3. A drag roller control apparatus according to claim 1, wherein said controlling unit is associated with:

a temperature-diameter table in which prospective drag roller diameters corresponding to various temperatures of the drag roller are previously registered; and

a diameter-speed table in which prospective rotational speeds corresponding to said drag roller diameters registered in said temperature-diameter table are previously set.

4. A drag roller control apparatus according to claim 1, wherein said temperature monitoring unit includes a non-contact type thermometer.

5. A drag roller control apparatus according to claim 1, wherein said rotational speed changing unit includes:

a motor adapted to be operatively connected to the drag roller; and

a motor controller, operatively connected to said motor, for controlling a rotational speed of said motor in accordance with said control signal issued from said controlling unit.

6. A drag roller control apparatus according to claim 1, wherein said rotational speed changing unit includes:

a motor adapted to be operatively connected to the drag roller via a continuously variable transmission; and

a continuously variable transmission controller for issuing a transmission control signal for controlling a gear ratio of said continuously variable transmission in accordance with said control signal issued from said controlling unit.

7. A drag roller control method of controlling a drag roller, disposed downstream of a heat roller, to adjust the rate of transfer of a printing web, in a printing system, said method comprising the steps of:

indirectly measuring a temperature of the drag roller in terms of a temperature of the printing web, which is pulled by the drag roller, by a temperature monitoring unit;

issuing a control signal for controlling a rotational speed of the drag roller so as to adjust a circumferential speed of the drag roller, said circumferential speed corresponding to said temperature indirectly measured in said temperature measuring step, to a preset speed corresponding to a reference temperature of the drag roller by a controlling unit operatively connected with said temperature monitoring unit; and

changing said rotational speed of the drag roller in accordance with said control signal issued in said control signal issuing step by a rotational speed changing unit operatively connected with said controlling unit.
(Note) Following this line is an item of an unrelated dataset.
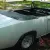 1967 Plymouth Barracuda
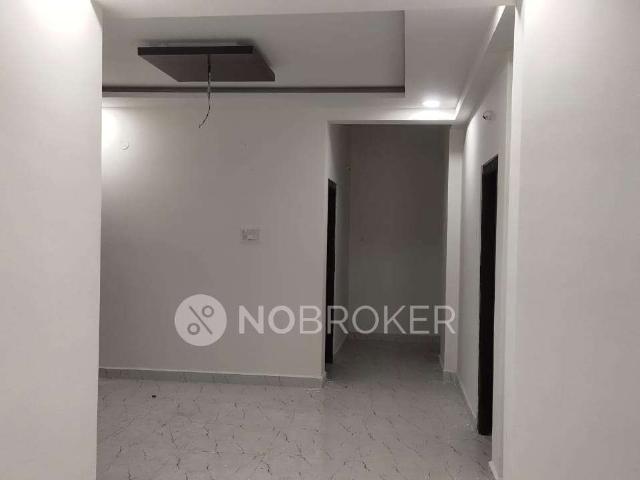 3 BHK Flat In Aiswarya Icon Premium Apartment Homes for Rent In Muthangi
8. A drag roller control method according to claim 7, wherein said control signal issuing step includes previously setting prospective rotational speeds corresponding to various temperatures of the drag roller into a temperature-speed table.

9. A drag roller control method according to claim 7, wherein said control signal issuing step includes:

previously registering drag roller diameters corresponding to various temperatures into a temperature-diameter table; and

previously setting rotational speeds of the drag roller corresponding to said drag roller diameters, which is registered in the temperature-diameter table in said drag roller diameters registering step, into a diameter-speed table.
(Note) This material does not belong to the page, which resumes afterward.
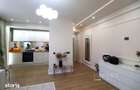 Apartament cu 2 camere, ultrafinisat, zona Semicenrala! - 7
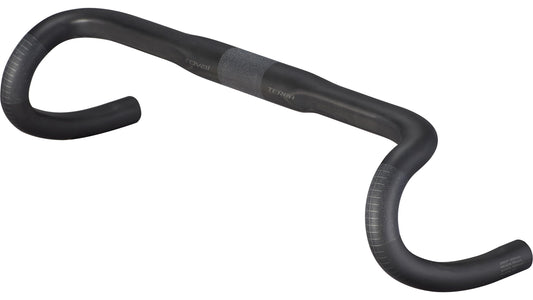 Specialized Roval Terra Handlebar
10. A drag roller control method according to claim 7, wherein said rotational speed changing unit to be used in said rotational speed changing step includes:

a motor adapted to be operatively connected to the drag roller; and

a motor controller, operatively connected to said motor, for controlling a rotational speed of said motor in accordance with the control signal, which is issued from said controlling unit, to change the rotational speed of the drag roller in terms of a rotational speed change of said motor.

11. A drag roller control method according to claim 7, wherein said rotational speed changing unit to be used in said rotational speed changing step includes:

a continuously variable transmission controller for issuing a transmission control signal for controlling a gear ratio of said continuously variable transmission in accordance with the control signal, which is issued from said controlling unit, to change the rotational speed of the drag roller in terms of a gear ratio change of said continuously variable transmission.